The following diagram describes the architecture for the Email Receiver in detail.
- Responsible for fetching incoming emails from the mail servers.
- Uses industry standard protocols like IMAP or POP3 to retrieve emails securely.
- Since we anticipate a high volume of emails, we integrate a message queue system (e.g., RabbitMQ, Apache Kafka) between the Mail Receiver and Mail Filtering component.
- A database will be used to store authentication-related data and email information.
- The Mail Receiver will be implemented as a microservice because it involves continuous monitoring of email servers, which may require long-running processes and better control over resource management.
- Monitors the mail queue for new email messages fetched by the Mail Receiver.
- Implements a filtering mechanism that checks incoming emails against a whitelist with the email addresses of the most popular travel agencies (airlines, hotels, car rentals) provided by the system.
- Utilizes NLP libraries (e.g., Apache OpenNLP, StanfordNLP) to extract relevant information from the email content and filter out non travel related emails.
- The Mail Filtering component will be implemented as a serverless Lambda function. Serverless is suitable for this component because it responds to individual email events, requires auto-scaling, and can leverage event-driven triggers.
- Analyzes the content of the filtered emails to identify reservation-related information.
- Utilizes regular expressions, Natural Language Processing (NLP) techniques, or custom parsing rules to extract relevant data.
- Uses NLP techniques to identify and process emails in multiple languages.
- Recognizes and converts various currencies and date formats commonly found in emails. This will ensure that parsed data is accurate and standardized.
- Converts extracted data into a structured format (e.g., JSON or XML) that can be easily processed and queued for further processing.
- The Mail Parsing component will also be implemented as a serverless Lambda function. Serverless is appropriate because it provides on-demand processing for parsing individual emails and allows auto-scaling based on the volume of incoming emails.

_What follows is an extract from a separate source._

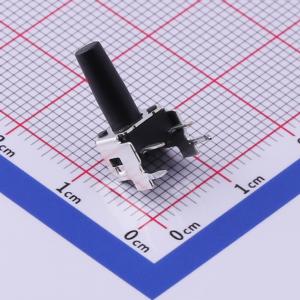 DTSA-66K-V商品缩略图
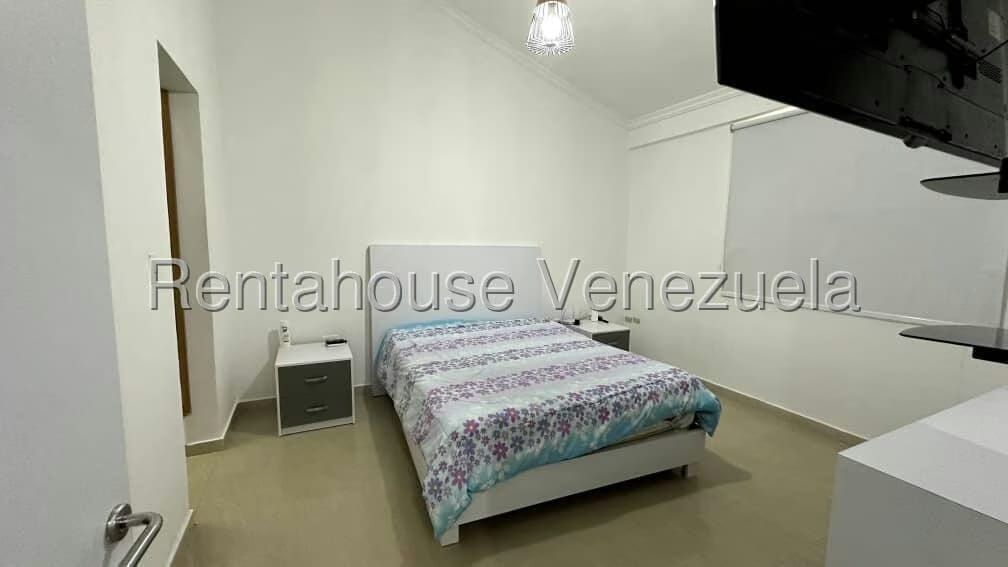 Casa (1 Nivel) en Venta en La Cumaca, Carabobo - 33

- Manages the authentication process with the mail server on behalf of the user. After the user’s confirmation the Mail Authentication component receives a token (e.g., OAuth2 access tokens) and stores it in the Mail Filtering Database.
- A mechanism to refresh the access token using the refresh token when it expires is implemented.
- The Mail Authenticator will be implemented as a microservice because it manages user authentication and authorization, which may involve more complex business logic and user management tasks.
Communication between components will be facilitated through REST APIs and messaging queues.
Hybrid: Microservices - Event Driven Architecture
- We also considered an implementation using webhooks for a more efficient and responsive approach to email event handling.
- We also considered a functionality where the user will use a Road Warrior domain email for all the travel related communications. In this scenario all the incoming emails will be routed to the Mail Parsing and forwarded to the personal emails of the user.
- Both alternatives, despite improving the privacy of the users and the performance, were not selected because they would add complexity to the user.